_ESTRATTO DELLA PAGINA_.
# # # # # # #

Molti e importanti nella scorsa settimana gli appuntamenti per l’Europa alla vigilia del Consiglio europeo di fine mese, da cui ci si aspetta finalmente decisioni in grado di fare risalire l’Unione Europea dalla pericolosa china nella quale è andata progressivamente scivolando da quando, nel 2008, è esplosa la crisi finanziaria e economica.
Alcune prime ma provvisorie buone notizie sono venute dalle elezioni in Francia e in Grecia.
In Francia Hollande può adesso contare su una maggioranza assoluta nei due rami del Parlamento e può premere sull’acceleratore della crescita e cercare di coinvolgere in questa dinamica il resto dell’Europa. Dalla sua ha l’Italia, la Spagna e altri Paesi di minor peso, contro l’ostinazione rigorista della Germania che si dice pronta a percorrere questa strada solo a bilanci risanati e nella prospettiva di un rafforzamento del processo di integrazione a partire dall’unione bancaria a quella fiscale fino all’unione politica. Una traiettoria che vede d’accordo la maggior parte dei 17 Paesi dell’eurozona, ma molto reticente la Francia sulla prospettiva di un’unione politica.
In Grecia la pressione della troika – UE, Banca Centrale Europea (BCE) e Fondo Monetario Internazionale (FMI) – e della Germania ha fortemente condizionato l’esito della consultazione elettorale, dividendo il Paese tra il voto della paura che ha premiato la destra e il voto di protesta che ha fatto schizzare in alto il consenso alla sinistra radicale e portato in Parlamento il partito neonazista. Sono dinamiche che pongono pesanti interrogativi sull’esercizio della democrazia nei Paesi dell’UE.

# # # # # # #

_RECORD FORNITI_.
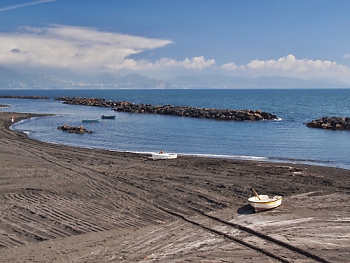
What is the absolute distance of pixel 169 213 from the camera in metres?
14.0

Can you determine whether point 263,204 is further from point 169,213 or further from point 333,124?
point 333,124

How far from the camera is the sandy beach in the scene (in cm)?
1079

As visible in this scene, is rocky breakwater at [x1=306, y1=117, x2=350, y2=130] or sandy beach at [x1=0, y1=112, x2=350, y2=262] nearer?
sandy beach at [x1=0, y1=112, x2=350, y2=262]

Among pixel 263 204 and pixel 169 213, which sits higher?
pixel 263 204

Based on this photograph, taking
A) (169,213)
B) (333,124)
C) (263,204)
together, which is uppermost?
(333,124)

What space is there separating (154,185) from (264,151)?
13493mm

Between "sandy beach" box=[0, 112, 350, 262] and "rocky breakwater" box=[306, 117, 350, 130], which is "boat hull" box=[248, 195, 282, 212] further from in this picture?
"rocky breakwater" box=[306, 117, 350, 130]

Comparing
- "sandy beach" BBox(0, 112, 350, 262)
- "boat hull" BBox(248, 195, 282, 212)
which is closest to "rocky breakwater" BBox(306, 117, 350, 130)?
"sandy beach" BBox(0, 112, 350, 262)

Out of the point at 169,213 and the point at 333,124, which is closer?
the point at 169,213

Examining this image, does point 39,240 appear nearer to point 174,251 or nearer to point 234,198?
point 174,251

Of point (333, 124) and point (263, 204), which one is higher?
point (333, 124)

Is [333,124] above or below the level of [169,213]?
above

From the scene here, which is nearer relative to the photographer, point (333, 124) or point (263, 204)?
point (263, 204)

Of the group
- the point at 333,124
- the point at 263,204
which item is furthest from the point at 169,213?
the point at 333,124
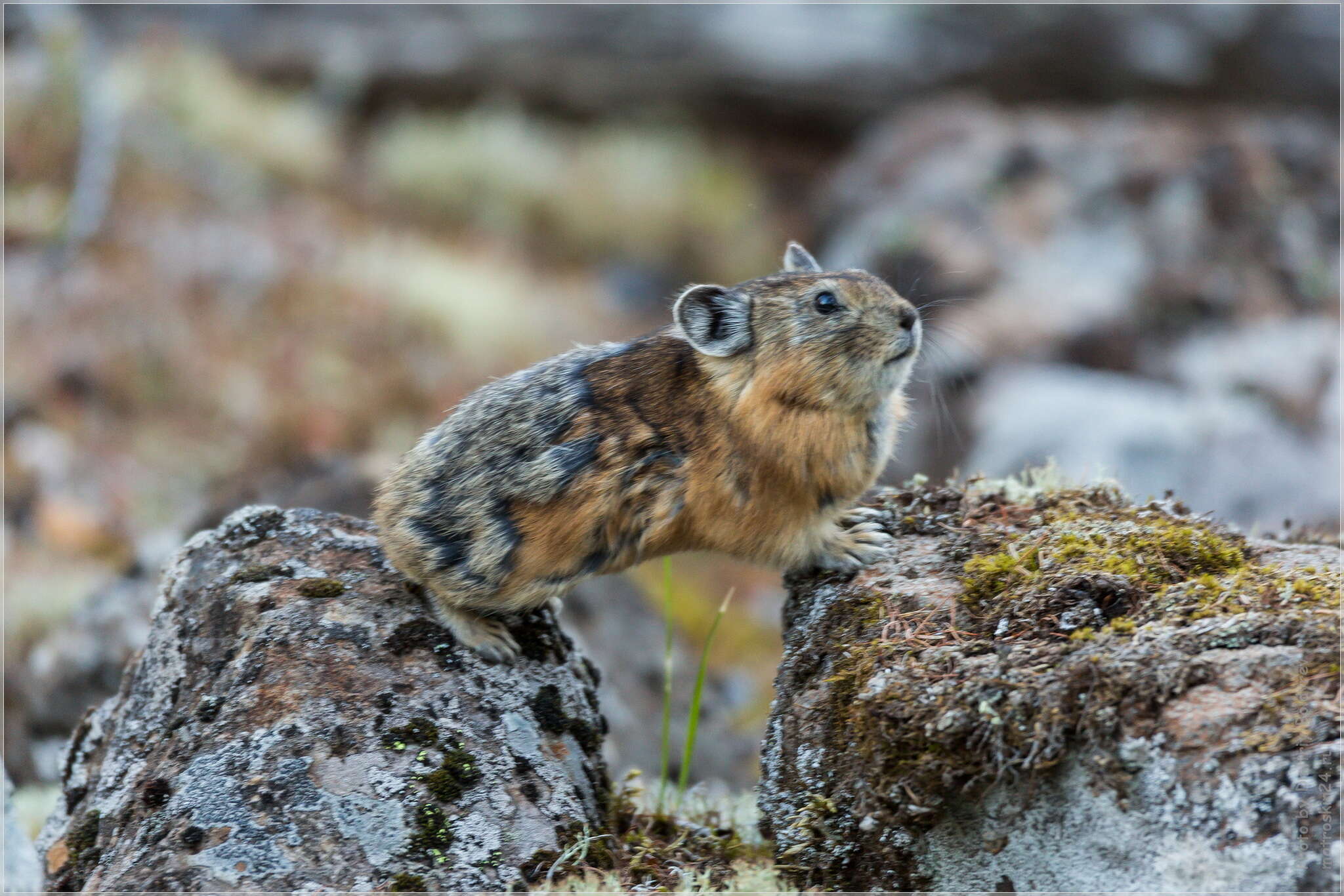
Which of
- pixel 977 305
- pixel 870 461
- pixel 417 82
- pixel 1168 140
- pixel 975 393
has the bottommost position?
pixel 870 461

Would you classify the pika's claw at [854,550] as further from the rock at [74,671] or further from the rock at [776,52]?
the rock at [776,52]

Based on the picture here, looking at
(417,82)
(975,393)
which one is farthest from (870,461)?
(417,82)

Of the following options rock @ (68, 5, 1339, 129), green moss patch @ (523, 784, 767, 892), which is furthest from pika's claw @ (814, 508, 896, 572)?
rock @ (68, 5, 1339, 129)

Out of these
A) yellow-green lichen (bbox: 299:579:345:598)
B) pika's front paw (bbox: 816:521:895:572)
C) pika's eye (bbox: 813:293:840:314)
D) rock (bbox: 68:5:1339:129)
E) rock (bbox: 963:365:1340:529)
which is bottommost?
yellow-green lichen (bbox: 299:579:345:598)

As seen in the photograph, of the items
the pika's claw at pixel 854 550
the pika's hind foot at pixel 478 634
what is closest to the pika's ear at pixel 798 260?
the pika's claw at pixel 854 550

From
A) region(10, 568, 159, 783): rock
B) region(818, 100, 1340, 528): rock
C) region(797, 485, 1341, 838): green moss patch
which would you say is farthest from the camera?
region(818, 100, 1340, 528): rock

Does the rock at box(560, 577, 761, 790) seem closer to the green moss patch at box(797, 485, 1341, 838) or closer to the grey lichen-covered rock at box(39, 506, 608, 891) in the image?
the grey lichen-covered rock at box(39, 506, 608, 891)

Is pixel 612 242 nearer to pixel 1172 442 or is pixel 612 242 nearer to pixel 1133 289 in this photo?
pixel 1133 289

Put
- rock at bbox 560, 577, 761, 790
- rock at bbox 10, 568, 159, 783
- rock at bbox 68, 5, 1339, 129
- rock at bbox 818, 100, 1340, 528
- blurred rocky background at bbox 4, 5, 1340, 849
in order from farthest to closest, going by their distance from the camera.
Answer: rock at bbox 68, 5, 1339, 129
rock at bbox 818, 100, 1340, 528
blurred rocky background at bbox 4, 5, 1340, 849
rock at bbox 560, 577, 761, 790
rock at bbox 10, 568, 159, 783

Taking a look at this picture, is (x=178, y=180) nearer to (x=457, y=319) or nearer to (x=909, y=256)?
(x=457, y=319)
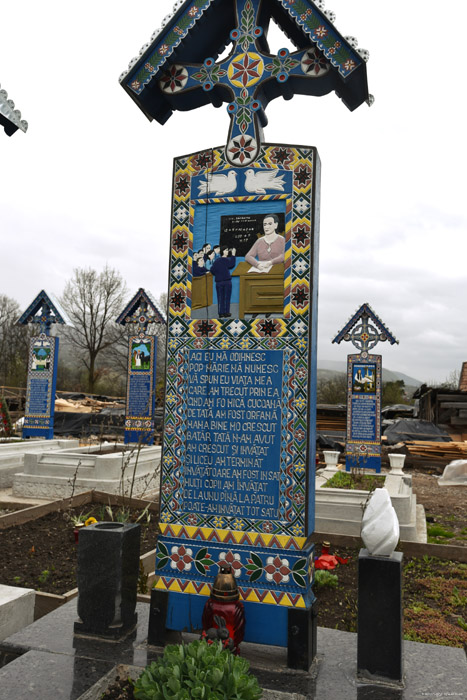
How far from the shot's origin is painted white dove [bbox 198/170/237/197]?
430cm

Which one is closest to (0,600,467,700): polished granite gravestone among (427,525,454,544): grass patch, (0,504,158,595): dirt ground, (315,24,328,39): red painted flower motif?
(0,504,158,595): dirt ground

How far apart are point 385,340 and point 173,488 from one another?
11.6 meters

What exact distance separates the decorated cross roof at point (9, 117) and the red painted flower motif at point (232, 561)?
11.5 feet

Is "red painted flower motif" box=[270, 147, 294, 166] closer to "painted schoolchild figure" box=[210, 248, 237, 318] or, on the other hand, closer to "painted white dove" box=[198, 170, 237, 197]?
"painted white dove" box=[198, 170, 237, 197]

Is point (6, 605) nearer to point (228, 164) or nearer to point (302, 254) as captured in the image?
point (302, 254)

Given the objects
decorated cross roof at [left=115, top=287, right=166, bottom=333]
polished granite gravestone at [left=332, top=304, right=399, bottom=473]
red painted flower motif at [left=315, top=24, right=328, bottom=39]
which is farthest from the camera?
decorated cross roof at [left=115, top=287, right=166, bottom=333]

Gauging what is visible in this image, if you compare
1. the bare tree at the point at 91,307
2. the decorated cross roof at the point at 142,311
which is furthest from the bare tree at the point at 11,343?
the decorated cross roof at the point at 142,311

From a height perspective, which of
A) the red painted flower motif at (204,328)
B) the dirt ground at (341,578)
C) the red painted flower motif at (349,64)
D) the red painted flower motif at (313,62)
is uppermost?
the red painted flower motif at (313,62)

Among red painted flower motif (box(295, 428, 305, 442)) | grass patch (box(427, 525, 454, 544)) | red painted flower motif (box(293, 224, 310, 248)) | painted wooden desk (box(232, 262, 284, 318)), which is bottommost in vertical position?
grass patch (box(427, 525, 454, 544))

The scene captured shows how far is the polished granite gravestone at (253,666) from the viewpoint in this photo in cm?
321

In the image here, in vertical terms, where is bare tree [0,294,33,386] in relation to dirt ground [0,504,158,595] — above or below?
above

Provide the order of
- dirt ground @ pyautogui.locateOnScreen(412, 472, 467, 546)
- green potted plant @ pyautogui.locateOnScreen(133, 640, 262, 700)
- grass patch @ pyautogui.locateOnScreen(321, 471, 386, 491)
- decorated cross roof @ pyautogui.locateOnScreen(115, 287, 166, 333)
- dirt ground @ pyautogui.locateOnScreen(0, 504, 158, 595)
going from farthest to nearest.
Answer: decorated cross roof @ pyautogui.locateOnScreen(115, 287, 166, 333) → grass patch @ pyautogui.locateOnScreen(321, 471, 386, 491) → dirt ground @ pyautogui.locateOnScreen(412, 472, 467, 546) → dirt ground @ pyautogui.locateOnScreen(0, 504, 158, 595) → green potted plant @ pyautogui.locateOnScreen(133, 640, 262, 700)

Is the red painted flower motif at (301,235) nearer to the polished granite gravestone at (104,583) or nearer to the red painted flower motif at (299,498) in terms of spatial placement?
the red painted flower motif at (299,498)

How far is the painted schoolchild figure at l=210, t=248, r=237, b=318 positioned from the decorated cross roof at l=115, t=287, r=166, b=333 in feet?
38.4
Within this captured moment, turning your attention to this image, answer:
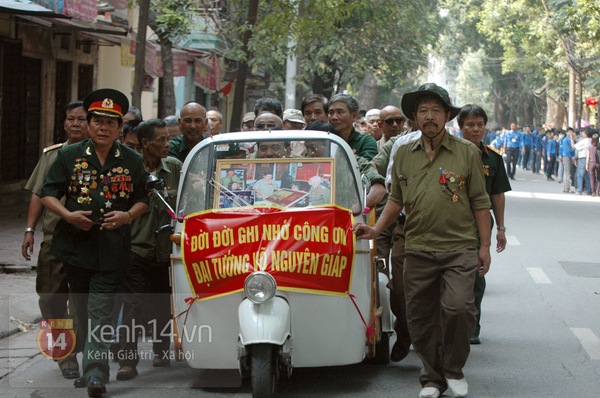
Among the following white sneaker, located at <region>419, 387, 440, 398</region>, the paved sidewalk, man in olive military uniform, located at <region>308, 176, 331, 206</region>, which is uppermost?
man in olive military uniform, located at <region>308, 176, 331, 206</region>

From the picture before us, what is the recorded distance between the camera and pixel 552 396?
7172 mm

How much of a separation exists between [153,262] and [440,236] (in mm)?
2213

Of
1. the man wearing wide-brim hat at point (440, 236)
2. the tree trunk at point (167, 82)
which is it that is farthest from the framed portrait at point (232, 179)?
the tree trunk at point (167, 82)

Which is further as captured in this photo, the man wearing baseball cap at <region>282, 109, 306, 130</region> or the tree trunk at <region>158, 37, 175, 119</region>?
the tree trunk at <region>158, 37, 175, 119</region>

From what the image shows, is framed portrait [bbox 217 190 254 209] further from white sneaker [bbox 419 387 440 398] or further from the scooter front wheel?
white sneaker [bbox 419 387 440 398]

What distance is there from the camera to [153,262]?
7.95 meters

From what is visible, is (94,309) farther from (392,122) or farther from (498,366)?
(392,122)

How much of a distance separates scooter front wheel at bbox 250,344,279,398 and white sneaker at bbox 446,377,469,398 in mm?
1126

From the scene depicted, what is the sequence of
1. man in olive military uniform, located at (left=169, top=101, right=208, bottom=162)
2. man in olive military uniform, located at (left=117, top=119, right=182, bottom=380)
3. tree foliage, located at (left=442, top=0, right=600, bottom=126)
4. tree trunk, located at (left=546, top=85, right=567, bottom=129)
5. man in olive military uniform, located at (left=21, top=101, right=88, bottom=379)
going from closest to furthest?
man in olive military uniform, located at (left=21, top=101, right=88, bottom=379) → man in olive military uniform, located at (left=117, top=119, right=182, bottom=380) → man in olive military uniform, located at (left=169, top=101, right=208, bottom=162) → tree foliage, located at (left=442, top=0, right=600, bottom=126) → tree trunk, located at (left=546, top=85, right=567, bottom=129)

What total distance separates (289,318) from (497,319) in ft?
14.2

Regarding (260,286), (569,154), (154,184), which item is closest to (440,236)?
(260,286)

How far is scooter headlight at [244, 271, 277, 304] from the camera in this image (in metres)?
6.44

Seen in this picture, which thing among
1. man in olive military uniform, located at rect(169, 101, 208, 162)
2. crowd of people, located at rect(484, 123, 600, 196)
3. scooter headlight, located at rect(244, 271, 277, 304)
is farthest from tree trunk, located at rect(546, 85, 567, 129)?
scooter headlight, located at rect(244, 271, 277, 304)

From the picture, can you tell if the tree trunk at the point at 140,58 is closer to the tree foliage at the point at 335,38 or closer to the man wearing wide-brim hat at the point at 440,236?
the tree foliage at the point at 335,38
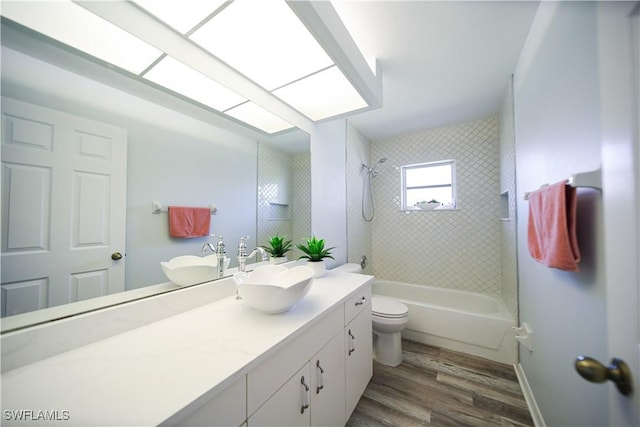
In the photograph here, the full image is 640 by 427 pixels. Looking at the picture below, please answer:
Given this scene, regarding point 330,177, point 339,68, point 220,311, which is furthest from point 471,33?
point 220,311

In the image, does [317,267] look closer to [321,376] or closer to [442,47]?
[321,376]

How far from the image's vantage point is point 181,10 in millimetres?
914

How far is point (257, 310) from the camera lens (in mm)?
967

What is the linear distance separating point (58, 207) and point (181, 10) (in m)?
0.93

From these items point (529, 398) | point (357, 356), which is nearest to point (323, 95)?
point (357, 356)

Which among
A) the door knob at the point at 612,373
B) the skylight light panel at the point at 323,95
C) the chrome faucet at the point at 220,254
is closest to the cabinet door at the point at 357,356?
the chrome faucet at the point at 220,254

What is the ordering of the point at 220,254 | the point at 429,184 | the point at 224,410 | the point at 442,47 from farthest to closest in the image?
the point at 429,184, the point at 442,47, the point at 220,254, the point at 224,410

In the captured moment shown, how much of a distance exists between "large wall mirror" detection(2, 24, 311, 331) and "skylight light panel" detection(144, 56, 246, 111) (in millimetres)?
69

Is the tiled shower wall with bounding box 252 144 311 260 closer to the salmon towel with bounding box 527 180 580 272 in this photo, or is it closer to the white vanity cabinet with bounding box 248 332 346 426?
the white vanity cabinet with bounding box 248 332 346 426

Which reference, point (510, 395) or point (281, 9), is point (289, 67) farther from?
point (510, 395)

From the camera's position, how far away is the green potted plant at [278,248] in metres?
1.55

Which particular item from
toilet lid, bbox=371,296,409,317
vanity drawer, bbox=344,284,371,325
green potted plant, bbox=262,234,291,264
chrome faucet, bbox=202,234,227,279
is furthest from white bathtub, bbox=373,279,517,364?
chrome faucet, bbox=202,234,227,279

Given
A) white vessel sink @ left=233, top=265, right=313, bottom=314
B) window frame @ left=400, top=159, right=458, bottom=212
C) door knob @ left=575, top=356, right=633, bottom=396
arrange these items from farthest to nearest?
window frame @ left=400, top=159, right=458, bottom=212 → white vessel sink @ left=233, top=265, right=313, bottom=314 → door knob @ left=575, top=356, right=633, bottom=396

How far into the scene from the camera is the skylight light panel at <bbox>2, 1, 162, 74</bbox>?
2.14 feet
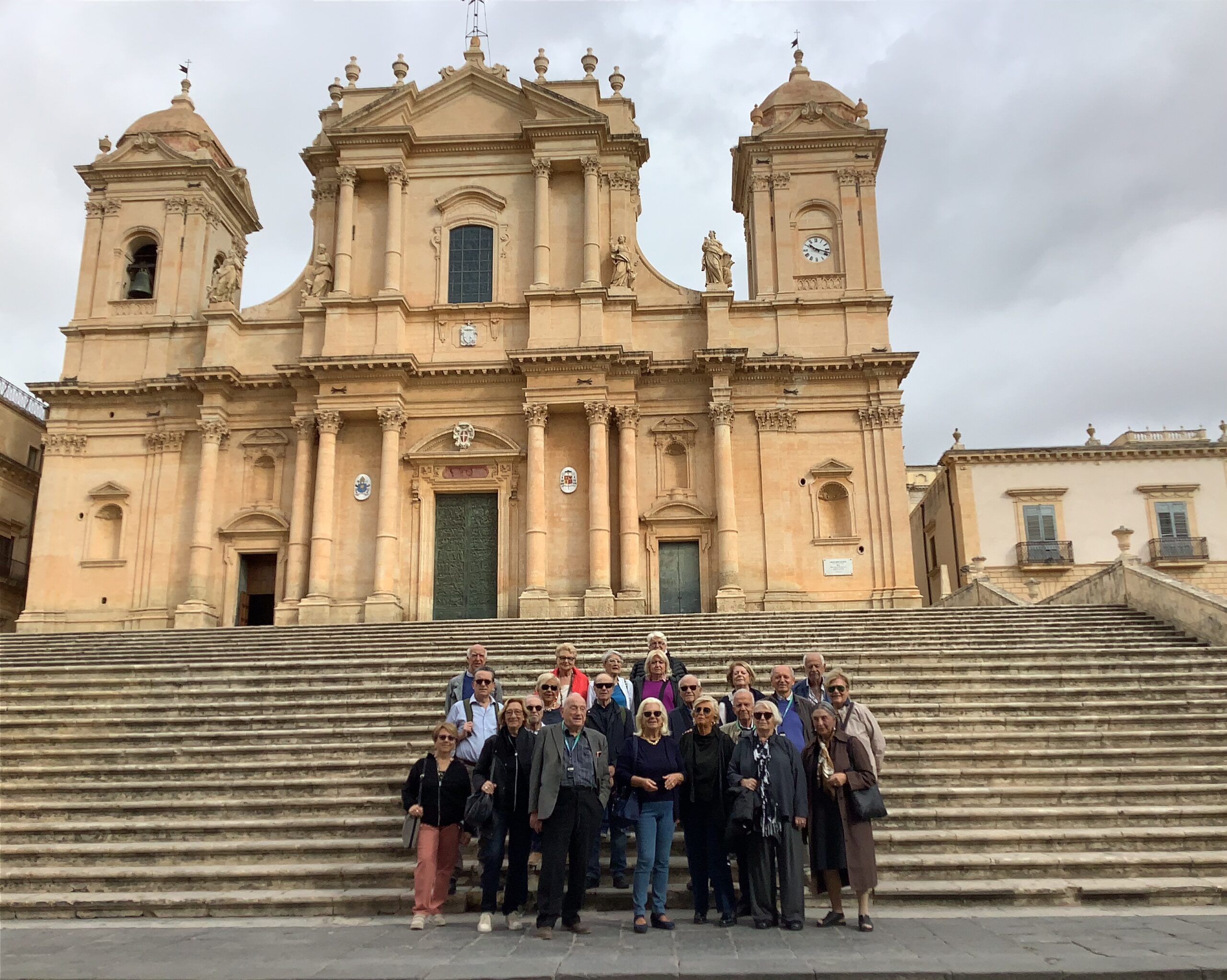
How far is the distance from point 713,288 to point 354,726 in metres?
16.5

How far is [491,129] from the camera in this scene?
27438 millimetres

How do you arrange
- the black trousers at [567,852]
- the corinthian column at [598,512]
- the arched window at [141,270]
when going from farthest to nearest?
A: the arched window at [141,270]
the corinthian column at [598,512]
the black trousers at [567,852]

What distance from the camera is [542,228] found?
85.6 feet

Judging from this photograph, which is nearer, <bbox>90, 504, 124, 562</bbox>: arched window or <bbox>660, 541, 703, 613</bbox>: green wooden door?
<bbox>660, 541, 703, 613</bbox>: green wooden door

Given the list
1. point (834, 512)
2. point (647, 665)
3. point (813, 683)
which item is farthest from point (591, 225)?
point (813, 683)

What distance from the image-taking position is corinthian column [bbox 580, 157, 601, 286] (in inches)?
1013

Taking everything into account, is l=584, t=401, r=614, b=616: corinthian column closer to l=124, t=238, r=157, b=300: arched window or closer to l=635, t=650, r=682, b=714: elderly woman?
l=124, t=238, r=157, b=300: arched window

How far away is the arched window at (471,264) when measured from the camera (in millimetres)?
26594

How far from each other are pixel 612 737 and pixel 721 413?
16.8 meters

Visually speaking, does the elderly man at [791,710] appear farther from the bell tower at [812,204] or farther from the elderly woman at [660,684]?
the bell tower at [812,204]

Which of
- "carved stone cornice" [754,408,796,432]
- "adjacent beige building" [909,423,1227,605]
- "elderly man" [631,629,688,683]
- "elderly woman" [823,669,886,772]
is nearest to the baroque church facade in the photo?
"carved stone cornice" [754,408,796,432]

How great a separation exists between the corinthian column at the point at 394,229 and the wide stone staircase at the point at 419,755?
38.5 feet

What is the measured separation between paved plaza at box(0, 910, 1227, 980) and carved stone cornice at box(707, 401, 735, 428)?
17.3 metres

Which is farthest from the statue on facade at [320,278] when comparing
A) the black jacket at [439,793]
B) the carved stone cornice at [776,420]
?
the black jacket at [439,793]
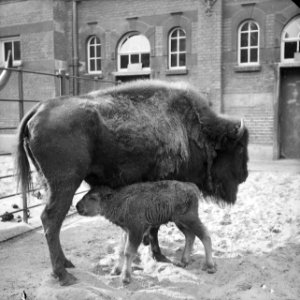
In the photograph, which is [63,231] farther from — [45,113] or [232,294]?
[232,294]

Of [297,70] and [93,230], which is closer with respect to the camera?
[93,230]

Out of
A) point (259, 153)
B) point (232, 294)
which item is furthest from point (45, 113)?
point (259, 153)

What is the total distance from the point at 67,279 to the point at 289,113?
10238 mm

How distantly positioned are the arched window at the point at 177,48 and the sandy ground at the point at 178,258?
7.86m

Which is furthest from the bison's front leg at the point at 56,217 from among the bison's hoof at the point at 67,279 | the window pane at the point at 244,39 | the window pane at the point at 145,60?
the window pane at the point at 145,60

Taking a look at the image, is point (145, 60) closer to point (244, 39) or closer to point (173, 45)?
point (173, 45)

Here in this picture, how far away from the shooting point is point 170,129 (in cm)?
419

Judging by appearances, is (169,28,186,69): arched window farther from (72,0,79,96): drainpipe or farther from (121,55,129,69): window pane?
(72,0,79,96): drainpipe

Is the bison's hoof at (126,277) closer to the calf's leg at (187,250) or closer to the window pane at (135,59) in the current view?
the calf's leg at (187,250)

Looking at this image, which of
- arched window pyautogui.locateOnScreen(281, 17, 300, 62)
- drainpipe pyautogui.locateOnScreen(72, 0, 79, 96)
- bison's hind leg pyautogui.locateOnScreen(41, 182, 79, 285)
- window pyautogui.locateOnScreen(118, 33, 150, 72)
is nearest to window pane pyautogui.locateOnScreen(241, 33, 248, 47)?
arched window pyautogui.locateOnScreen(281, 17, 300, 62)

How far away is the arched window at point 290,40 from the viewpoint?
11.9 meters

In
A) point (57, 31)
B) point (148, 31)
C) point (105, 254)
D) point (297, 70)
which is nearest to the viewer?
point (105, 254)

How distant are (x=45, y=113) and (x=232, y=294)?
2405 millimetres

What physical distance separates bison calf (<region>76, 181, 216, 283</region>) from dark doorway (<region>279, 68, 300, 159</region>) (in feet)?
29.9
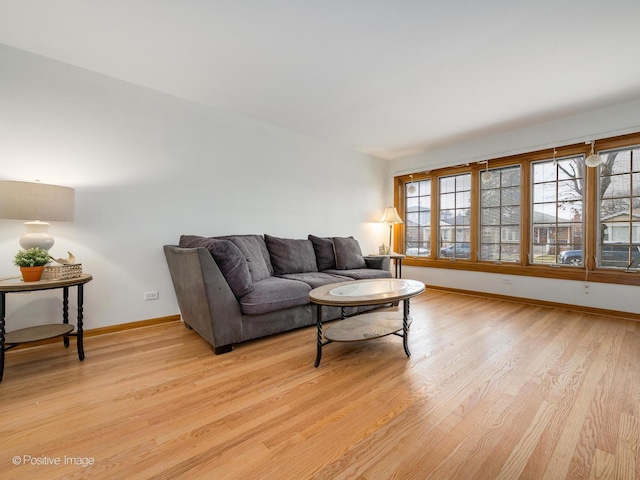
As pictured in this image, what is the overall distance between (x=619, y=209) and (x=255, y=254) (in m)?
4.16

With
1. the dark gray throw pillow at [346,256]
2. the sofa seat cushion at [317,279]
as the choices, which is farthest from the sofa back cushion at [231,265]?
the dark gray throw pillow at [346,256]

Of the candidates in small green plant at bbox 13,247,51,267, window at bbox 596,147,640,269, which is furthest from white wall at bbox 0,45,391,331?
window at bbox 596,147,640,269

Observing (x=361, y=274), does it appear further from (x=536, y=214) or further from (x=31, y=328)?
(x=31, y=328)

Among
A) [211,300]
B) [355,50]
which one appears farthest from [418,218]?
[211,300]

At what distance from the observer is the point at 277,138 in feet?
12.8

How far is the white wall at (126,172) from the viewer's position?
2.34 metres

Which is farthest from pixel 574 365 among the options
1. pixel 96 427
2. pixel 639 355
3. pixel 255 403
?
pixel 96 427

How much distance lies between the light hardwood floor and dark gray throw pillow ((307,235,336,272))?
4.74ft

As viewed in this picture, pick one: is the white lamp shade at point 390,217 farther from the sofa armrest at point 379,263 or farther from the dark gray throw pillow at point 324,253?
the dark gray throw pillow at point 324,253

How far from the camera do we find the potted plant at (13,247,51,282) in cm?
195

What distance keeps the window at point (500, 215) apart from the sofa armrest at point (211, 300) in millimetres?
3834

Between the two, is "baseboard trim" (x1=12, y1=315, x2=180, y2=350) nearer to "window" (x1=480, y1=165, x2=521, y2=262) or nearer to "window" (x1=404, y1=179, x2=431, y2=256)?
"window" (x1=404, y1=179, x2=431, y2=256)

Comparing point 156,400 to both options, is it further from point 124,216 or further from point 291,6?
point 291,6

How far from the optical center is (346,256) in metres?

# # # # # # #

_OBIETTIVO 1_. Secondo il testo sull'Europa, su quale maggioranza può ora contare Hollande in Francia?
_OBIETTIVO 2_. Conta le righe dei record in cui compare la parola "wheel" e scrivi soltanto il numero.
I record non hanno nulla a che vedere con il testo sull'Europa.

_RISULTATO ESERCIZIO 1_. Su una maggioranza assoluta nei due rami del Parlamento.

_RISULTATO ESERCIZIO 2_. 2